If it was possible to make last week’s kidnapping and grisly murder of Menachem Stark, a New York real estate developer, landlord and Satmar chasid, any worse, the New York Post managed to do it. On the front page of its Sunday edition, beside a large photo of Stark — which featured him with a beard, side curls and wearing a long black coat and a Chasidic-style fur-trimmed hat — ran the headline: “Who Didn’t Want Him Dead?”
Stark’s charred body was found in a dumpster on Jan. 3 in Great Neck, Long Island. According to the report, Stark, a father of eight, was involved in several “shady” real-estate deals and was heavily in debt.
More than the accusatory allegations or the heinous murder itself, what seemed to arouse the greatest anger among Jews was the headline. We agree that even for an edgy tabloid like the Post, the headline was offensive, callous and reflected poor journalistic judgment.
The headline and accompanying story also came painfully close to justifying Stark’s murder, a complaint the Post responded to this week: “The Post does not say Mr. Stark deserved to die, but our reporting showed that he had many enemies, which may have led to the commission of this terrible crime,” a representative said. That statement — which failed to include an apology for poor journalistic judgment and which was made without factual backup or citation to specific evidence — is also offensive, as it seeks to shift blame for the murder to the victim.
Even if Stark had an “enemies list a mile long,” as the Post maintained, certainly his wife, children, family and friends could be counted among those who “didn’t want him dead.” A sincere apology by the Post would have been in order.
But whatever words you choose to describe the offensive headline, we do not believe that it was anti-Semitic. And to the extent that accusation has also been leveled at the Post, we do not believe it is justified. Stark was a Chasidic Jew. The picture of him reflected that. Beyond his self-identifying outward Jewish appearance, there did not appear to be anything in the headline or in the article itself that reflected an anti-Jewish bias or animus. While some may be uncomfortable at the sight of a religious Jew on the cover of a paper relating to a story involving an ugly murder, the fact is that Stark was a Chasidic Jew, and that’s how the newspaper represented him.

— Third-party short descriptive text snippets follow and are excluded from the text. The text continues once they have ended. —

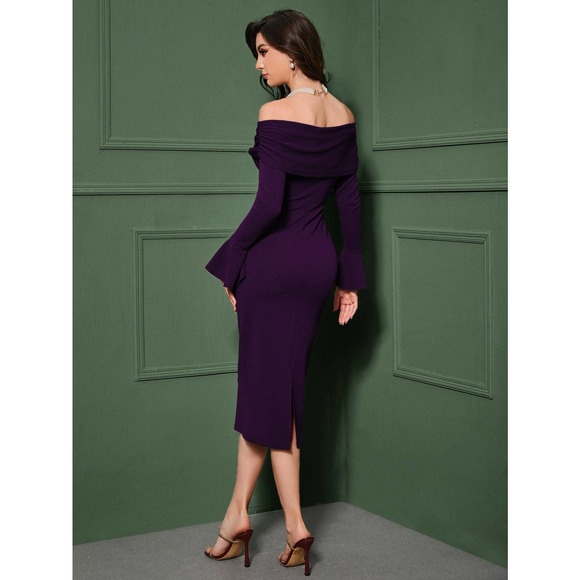 Foldover Off the Shoulder Flounce Sleeve Bodycon midi dress maroon burgundy red - Picture 3 of 11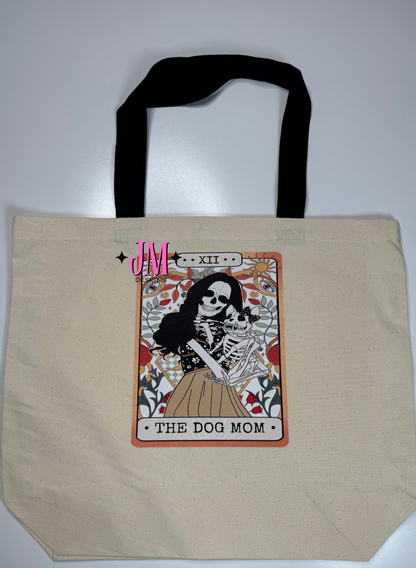 The Dog Mom (Brown Hair) Tarot Card Tote Bag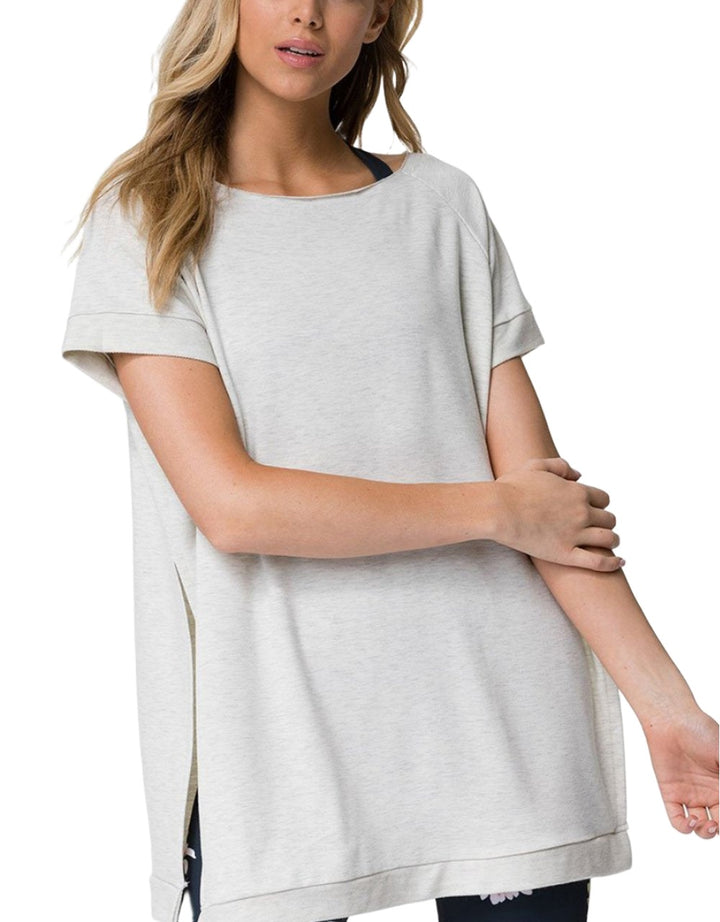 Onzie Flow Yoga Split Sweatshirt 3745 - Oatmeal - front view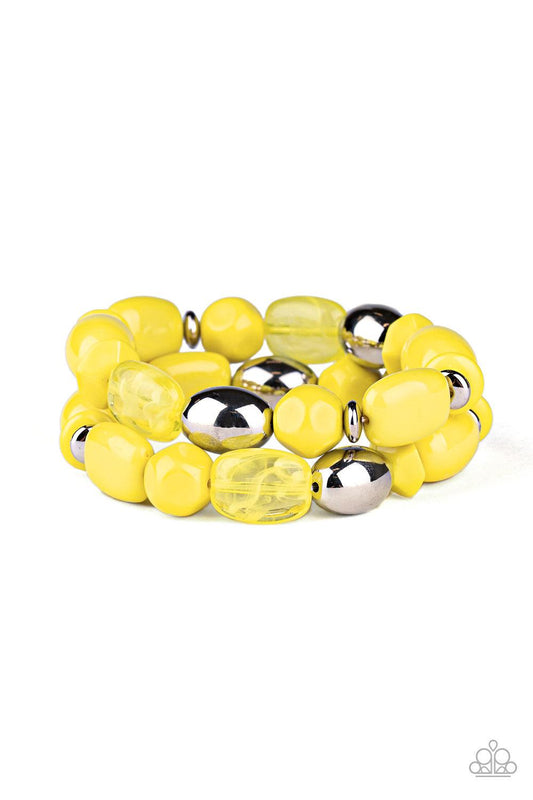 Paparazzi Accessories Fruity Flavor - Yellow Varying in size and color, fruity yellow and shiny silver beads are threaded along stretchy bands around the wrist, creating colorful layers. Jewelry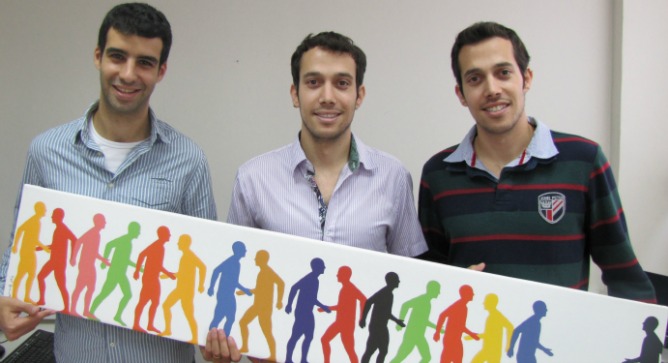 Tomigoâ€™s management team includes Tal Moran, right; his twin Nimrod, center; and Lior Atias.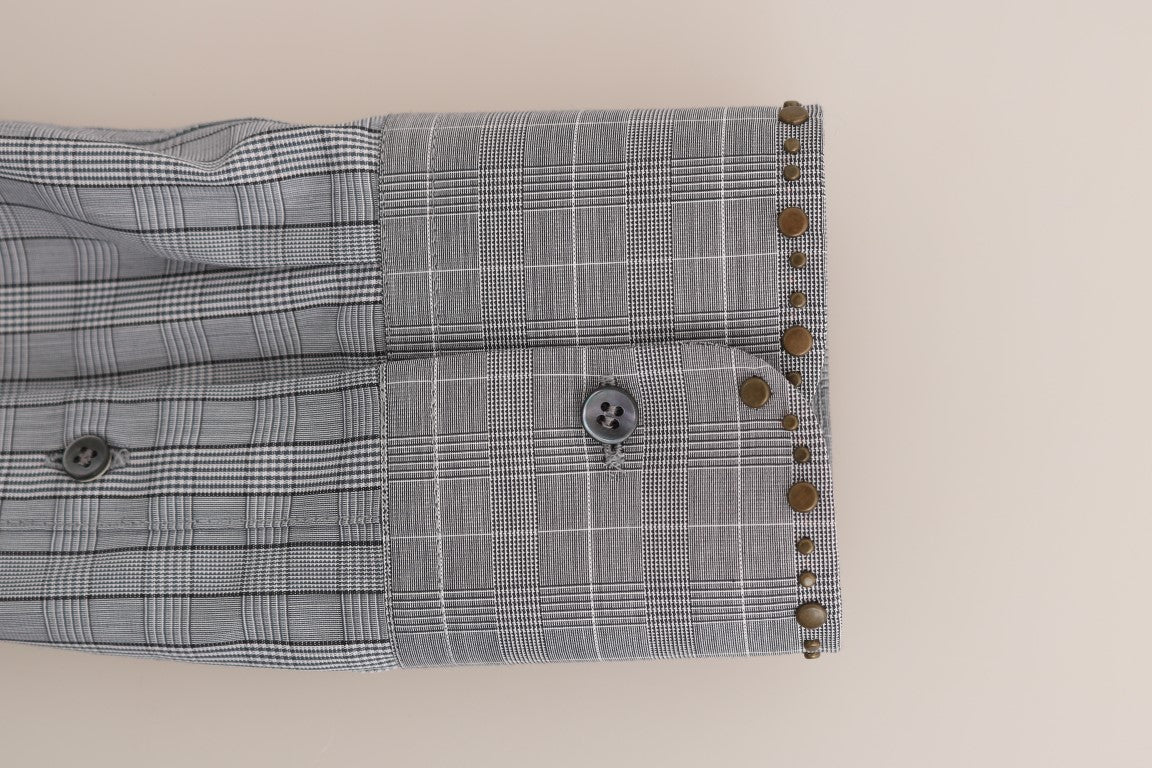 Chemise slim en coton gris à carreaux Dolce & Gabbana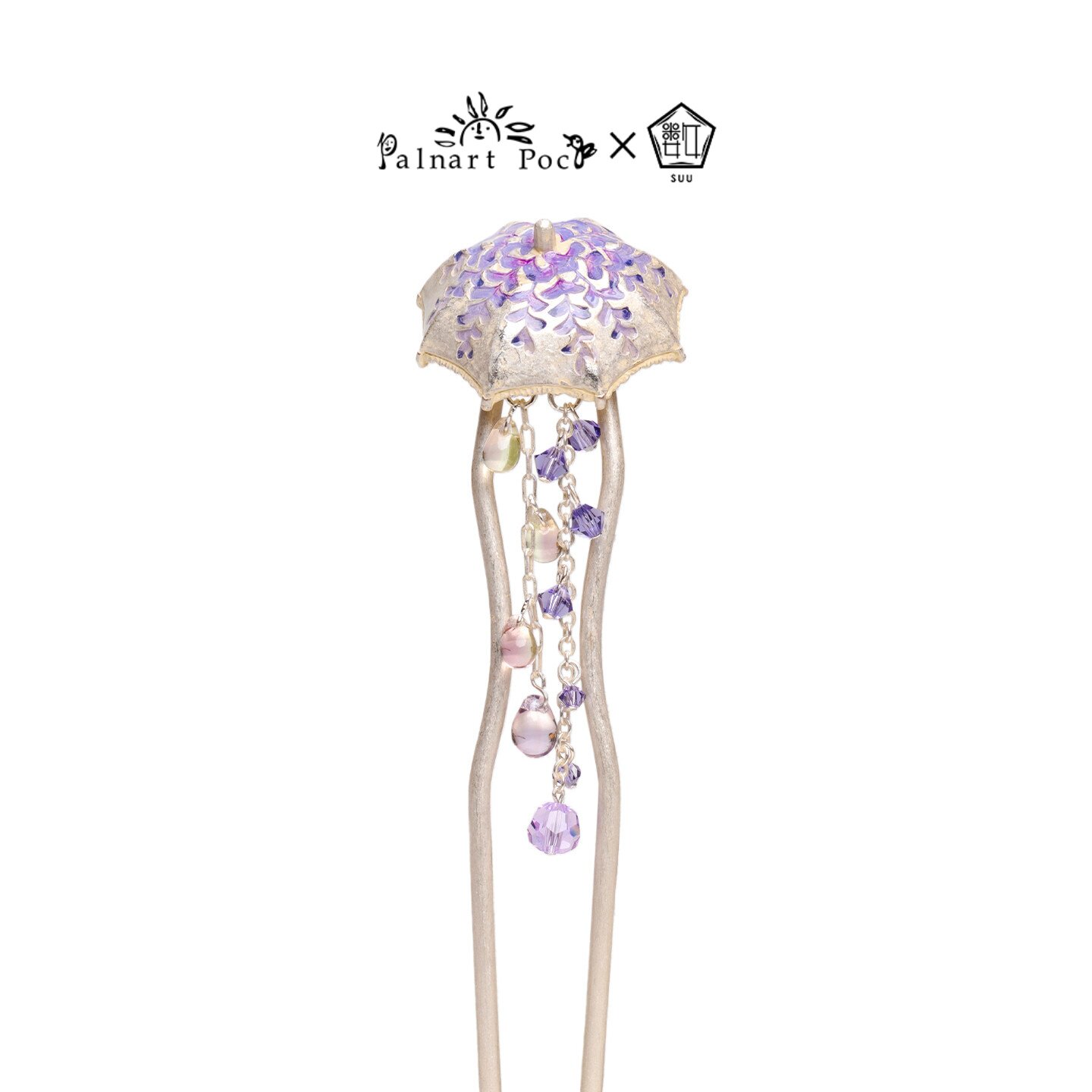 Palnartpoc紫藤花伞流苏发簪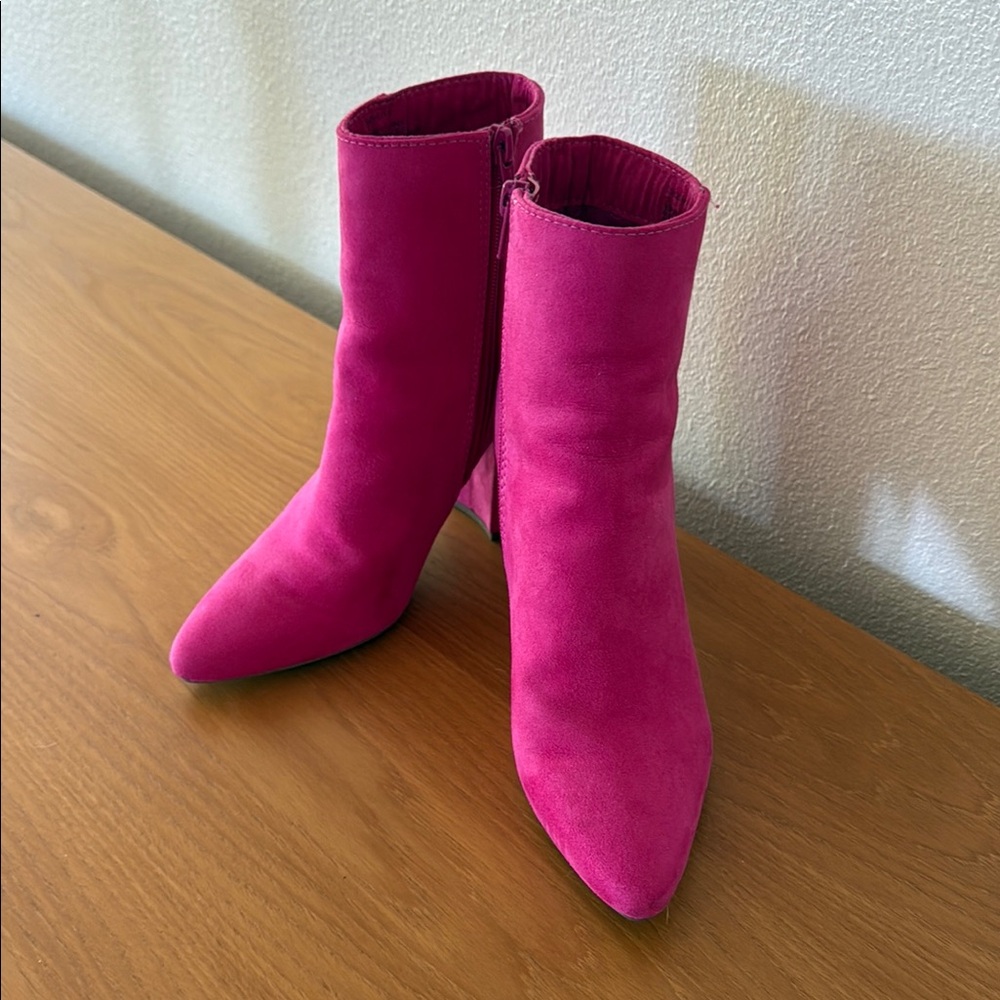 Pink Suede Booties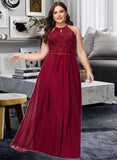 Ryann A-line Scoop Floor-Length Chiffon Lace Bridesmaid Dress UKP0016947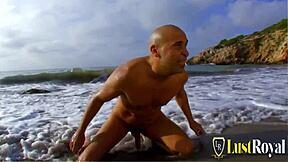 On the beach, a stranded big cock man picked up sexy teen 18+ Angell and fucked her ass hardcore in stockings.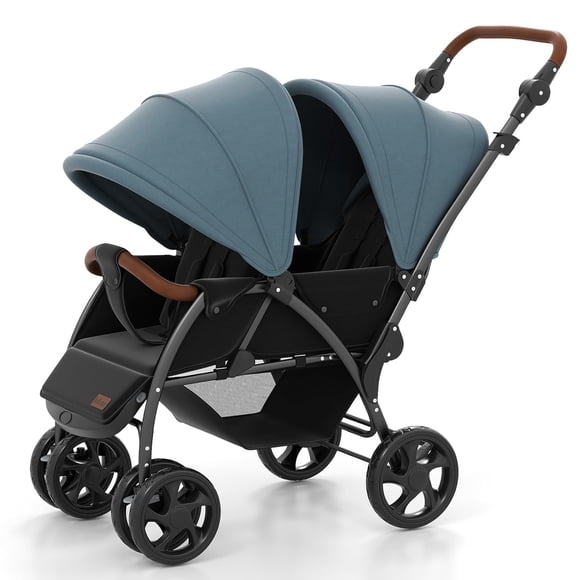 OLAKIDS Poussette Double, Poussette Tandem Pliable pour Bébé avec Dossier et Auvent Réglables, Harnais à 5 Points, Panier de Rangement, Poussette Jumelle Compacte et Légère Convertible pour Nourrissons et Tout-Petits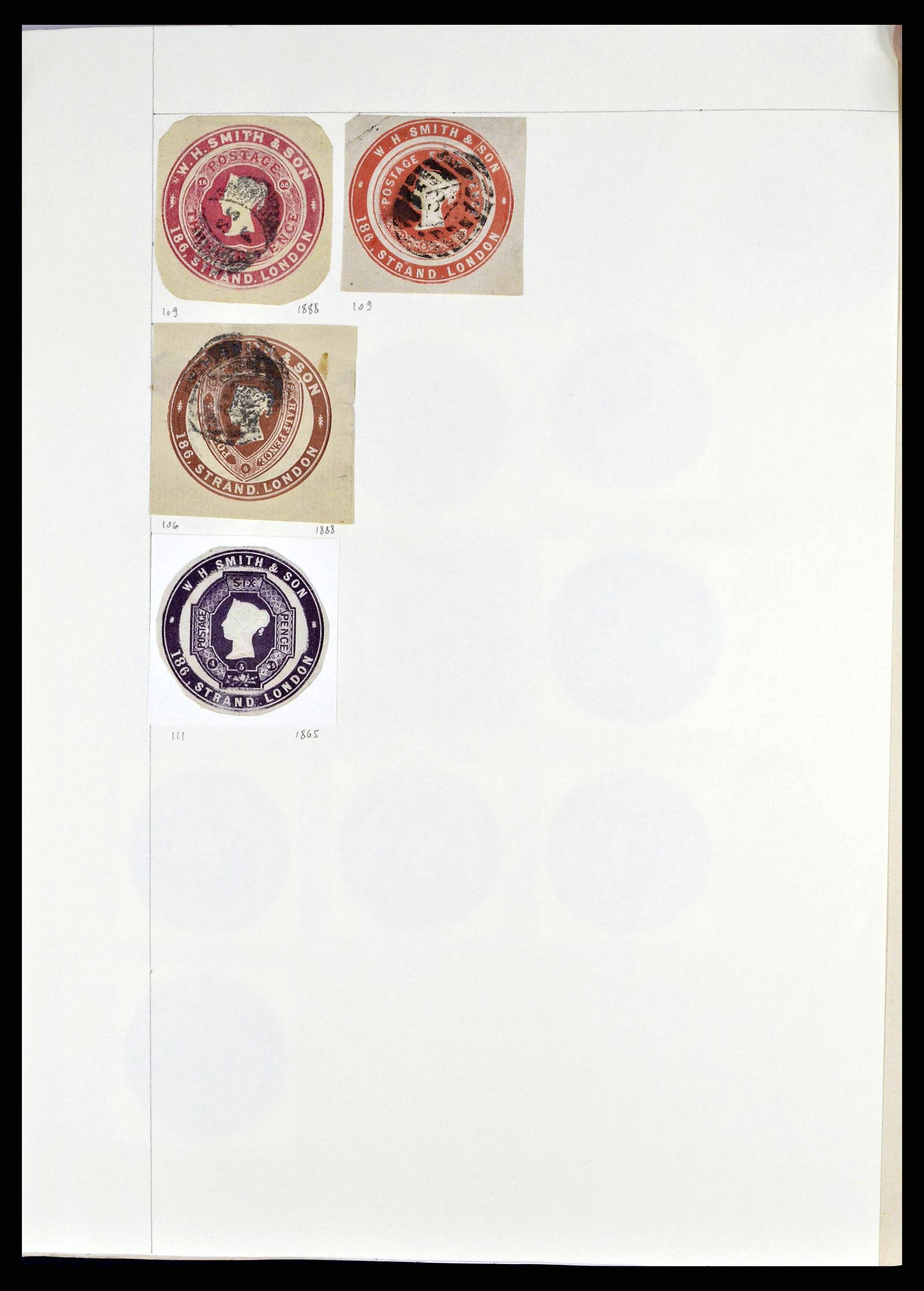 38629 0005 - Stamp collection 38629 World cutouts 1855-1900.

When Jews make the news in ways that are not especially pleasant or complimentary, we need to be careful not to automatically attribute the report to anti-Semitism. As we have noted before, there are, unfortunately, many instances of anti-Semitism that need to be exposed and called out. Let’s save the label for when it is appropriate and deserved. Misuse of the term and the charge only serves to rob the designation of its seriousness and power.